In terms of electricity, energy efficiency, the emergence of intermittent energies (solar, wind), the increasing difficulty of balancing networks, the desire to reduce the peak loads to limit investments in complementary capacities dedicated to these peaks of consumption, have increased the need to manage demand.

Demand side management includes all actions to modify, depending on needs expressed in different ways, either electricity consumed or electricity delivered by the utility’s network.

Among these actions, two have occupied, and still occupy, the front of the stage: demand response and storage. Both contribute to modify or interrupt the electricity delivered by the grid. Some tend to oppose them and put them in competition: are they right? Are these technologies truly competing or complementary?

Demand response is a low-capital technology for a consumer: it allows it to shed one or more loads and to postpone, if possible, their consumption a little later. Its main characteristic is to be perceivable, in most cases, when it does not take the form of modulation of a consumption (variation around a nominal value), by the customer.

Storage, on the other hand, is a solution requiring significant investments. Unlike demand response, the use of storage is not perceptible by the consumer.

Without going into the details of the applications served in priority by either of these technologies, it is therefore easy to reveal significant differences between them. It is easy to understand that they may have their reserved scope and that they are not (always) competing. Are they complementary?

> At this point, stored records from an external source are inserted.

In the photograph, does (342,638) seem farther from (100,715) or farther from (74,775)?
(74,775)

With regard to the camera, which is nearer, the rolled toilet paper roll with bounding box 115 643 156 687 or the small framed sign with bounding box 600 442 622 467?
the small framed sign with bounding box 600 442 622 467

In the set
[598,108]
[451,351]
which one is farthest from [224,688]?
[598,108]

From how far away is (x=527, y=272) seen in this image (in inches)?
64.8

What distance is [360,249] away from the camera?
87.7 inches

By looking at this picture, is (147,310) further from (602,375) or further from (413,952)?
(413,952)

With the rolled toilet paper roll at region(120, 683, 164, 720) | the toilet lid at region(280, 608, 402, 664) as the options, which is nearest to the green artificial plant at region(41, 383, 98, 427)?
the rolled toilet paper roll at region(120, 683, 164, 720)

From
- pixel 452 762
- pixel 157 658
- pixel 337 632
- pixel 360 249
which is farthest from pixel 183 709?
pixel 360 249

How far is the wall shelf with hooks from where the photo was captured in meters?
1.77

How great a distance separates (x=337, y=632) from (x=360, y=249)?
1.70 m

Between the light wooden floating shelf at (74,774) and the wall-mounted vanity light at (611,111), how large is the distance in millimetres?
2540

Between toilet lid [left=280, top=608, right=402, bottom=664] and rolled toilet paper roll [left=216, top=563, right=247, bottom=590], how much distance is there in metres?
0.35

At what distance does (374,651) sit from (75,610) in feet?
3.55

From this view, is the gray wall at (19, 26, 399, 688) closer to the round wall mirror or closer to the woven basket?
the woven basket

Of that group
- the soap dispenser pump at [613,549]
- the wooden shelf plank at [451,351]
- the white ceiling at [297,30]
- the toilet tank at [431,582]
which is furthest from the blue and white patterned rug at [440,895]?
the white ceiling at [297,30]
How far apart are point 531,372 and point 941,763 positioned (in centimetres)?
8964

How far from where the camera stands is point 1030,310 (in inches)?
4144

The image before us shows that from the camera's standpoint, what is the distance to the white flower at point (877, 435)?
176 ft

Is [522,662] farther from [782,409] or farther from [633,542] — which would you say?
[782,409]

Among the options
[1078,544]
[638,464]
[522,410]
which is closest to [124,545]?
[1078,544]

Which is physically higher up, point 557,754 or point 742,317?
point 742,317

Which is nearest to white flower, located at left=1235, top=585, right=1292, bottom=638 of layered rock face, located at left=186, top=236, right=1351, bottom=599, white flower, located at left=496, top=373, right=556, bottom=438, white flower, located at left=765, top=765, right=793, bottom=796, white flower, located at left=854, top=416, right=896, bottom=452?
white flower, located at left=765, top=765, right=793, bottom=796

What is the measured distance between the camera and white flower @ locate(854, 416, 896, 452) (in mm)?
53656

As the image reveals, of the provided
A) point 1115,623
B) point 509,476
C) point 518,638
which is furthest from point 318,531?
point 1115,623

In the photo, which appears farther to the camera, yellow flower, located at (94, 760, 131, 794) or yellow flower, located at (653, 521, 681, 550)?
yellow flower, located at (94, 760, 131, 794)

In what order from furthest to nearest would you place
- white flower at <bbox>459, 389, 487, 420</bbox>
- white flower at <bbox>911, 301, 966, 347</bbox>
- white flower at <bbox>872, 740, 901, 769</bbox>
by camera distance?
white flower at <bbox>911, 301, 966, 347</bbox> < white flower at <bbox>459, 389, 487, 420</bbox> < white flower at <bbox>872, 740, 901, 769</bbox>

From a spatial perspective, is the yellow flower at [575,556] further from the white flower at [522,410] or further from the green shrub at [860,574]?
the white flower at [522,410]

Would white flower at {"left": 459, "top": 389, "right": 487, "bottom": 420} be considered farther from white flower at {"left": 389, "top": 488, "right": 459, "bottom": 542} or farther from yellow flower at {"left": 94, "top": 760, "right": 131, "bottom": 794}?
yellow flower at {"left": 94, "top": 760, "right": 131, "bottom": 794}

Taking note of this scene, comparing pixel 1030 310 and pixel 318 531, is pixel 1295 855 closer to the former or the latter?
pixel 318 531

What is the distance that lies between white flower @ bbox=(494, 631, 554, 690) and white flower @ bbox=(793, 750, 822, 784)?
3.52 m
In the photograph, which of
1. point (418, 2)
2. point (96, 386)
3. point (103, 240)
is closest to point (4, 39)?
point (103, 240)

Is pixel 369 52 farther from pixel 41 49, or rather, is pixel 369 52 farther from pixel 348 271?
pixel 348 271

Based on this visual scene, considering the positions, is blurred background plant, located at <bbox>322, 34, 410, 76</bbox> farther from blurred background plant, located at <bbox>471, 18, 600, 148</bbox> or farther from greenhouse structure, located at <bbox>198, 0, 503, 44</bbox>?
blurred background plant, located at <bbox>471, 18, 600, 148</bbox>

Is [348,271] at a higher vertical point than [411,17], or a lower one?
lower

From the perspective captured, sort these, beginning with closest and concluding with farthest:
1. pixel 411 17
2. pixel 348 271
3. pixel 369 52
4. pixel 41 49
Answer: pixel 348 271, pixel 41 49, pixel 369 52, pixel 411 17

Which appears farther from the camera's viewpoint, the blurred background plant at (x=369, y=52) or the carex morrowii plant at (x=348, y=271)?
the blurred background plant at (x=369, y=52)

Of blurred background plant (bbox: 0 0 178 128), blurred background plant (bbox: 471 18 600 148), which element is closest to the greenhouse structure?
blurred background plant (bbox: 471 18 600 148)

An example shows that this can be the case: a photovoltaic solar energy production can participate in the balancing of the network via the tertiary reserve by being shed at the request of the TSO, the manager of this balance.Associated with a storage capacity, this same solar energy production can capture much higher remuneration by participating in the balance mechanism via the primary reserve.

I do not mean, however, that such an combination is profitable under current market conditions, but it is clear that both technologies have here a complementary field, already tested by energy providers, that the future will allow certainly to exploit in a profitable way.